*What the task requires*. Each entry below must come back exactly as written, without its pictures.

*Provided information*.
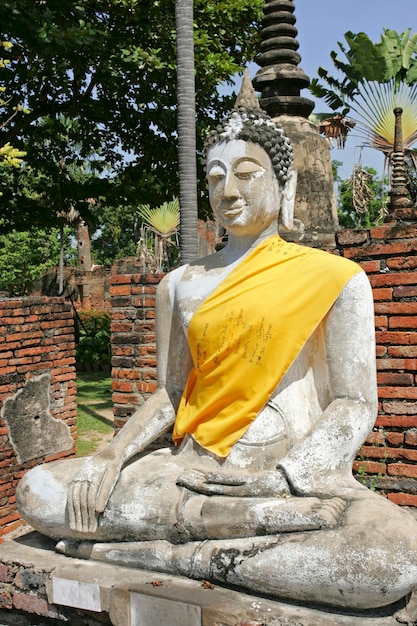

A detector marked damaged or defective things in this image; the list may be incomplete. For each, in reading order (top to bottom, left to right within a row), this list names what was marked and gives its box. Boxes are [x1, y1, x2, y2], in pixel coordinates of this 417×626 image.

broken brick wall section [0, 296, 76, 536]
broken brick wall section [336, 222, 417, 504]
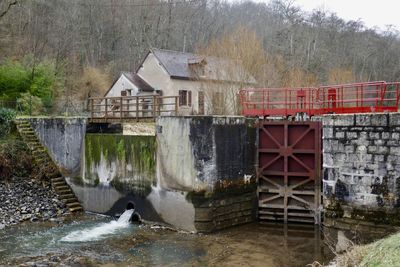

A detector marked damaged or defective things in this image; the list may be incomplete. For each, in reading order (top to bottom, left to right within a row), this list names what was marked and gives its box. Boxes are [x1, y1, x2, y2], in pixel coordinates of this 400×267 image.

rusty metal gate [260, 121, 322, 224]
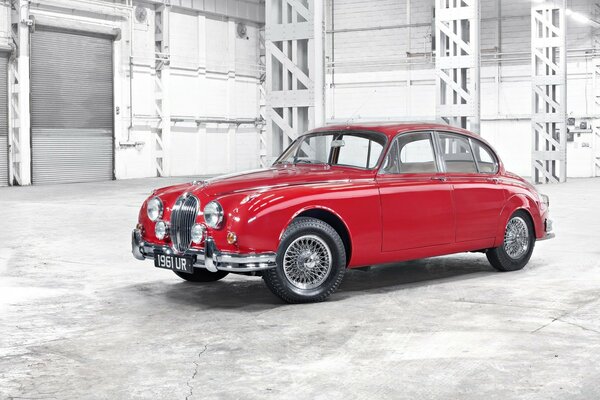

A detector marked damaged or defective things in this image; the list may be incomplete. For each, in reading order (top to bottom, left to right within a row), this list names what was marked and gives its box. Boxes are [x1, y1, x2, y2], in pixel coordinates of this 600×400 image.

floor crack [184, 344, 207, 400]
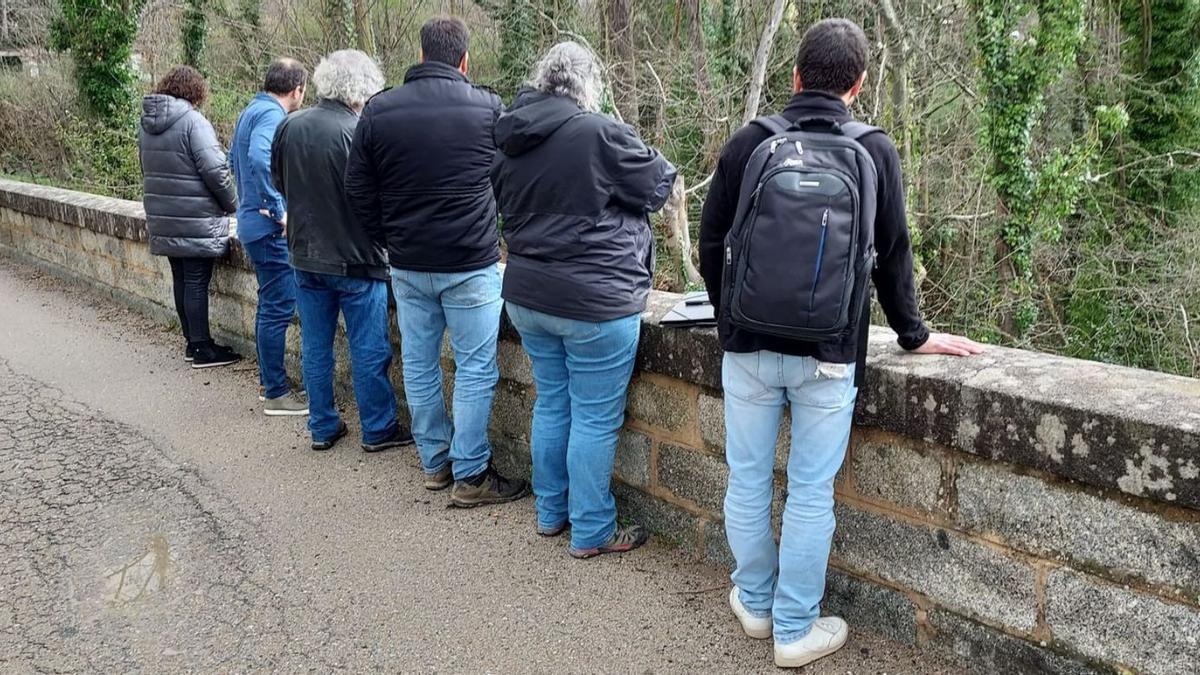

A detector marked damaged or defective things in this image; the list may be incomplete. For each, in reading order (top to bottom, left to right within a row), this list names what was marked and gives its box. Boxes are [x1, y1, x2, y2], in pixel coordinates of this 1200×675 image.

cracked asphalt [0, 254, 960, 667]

*Output*.
A detector marked damaged or defective things in this image; the list may be incomplete. For each, in reading order (top to bottom, left to right within a row), this list names what was marked and gives its box. Boxes are [x1, y1, x2, y2], in pixel coordinates of this 417×626 image.

broken brick wall section [0, 296, 76, 536]
broken brick wall section [336, 222, 417, 504]

A detector marked damaged or defective things in this image; the list may be incomplete. For each, in reading order (top to bottom, left to right within a row), this list names what was marked and gives its box. Boxes are [x1, y1, x2, y2], in pixel coordinates of this 400×267 image.

rusty metal gate [260, 121, 322, 224]

A detector marked damaged or defective things in this image; the list may be incomplete. For each, in reading order (top to bottom, left to right within a row), this list names what was marked and gives its box. Boxes are [x1, y1, x2, y2], in pixel coordinates of this 600×400 image.

floor crack [184, 344, 207, 400]

A detector marked damaged or defective things in this image; the list may be incomplete. For each, in reading order (top to bottom, left to right within a row), this list names what was marked and gives its box. Boxes are [x1, y1, x2, y2], in pixel coordinates of this 1200×675 image.

cracked asphalt [0, 254, 960, 667]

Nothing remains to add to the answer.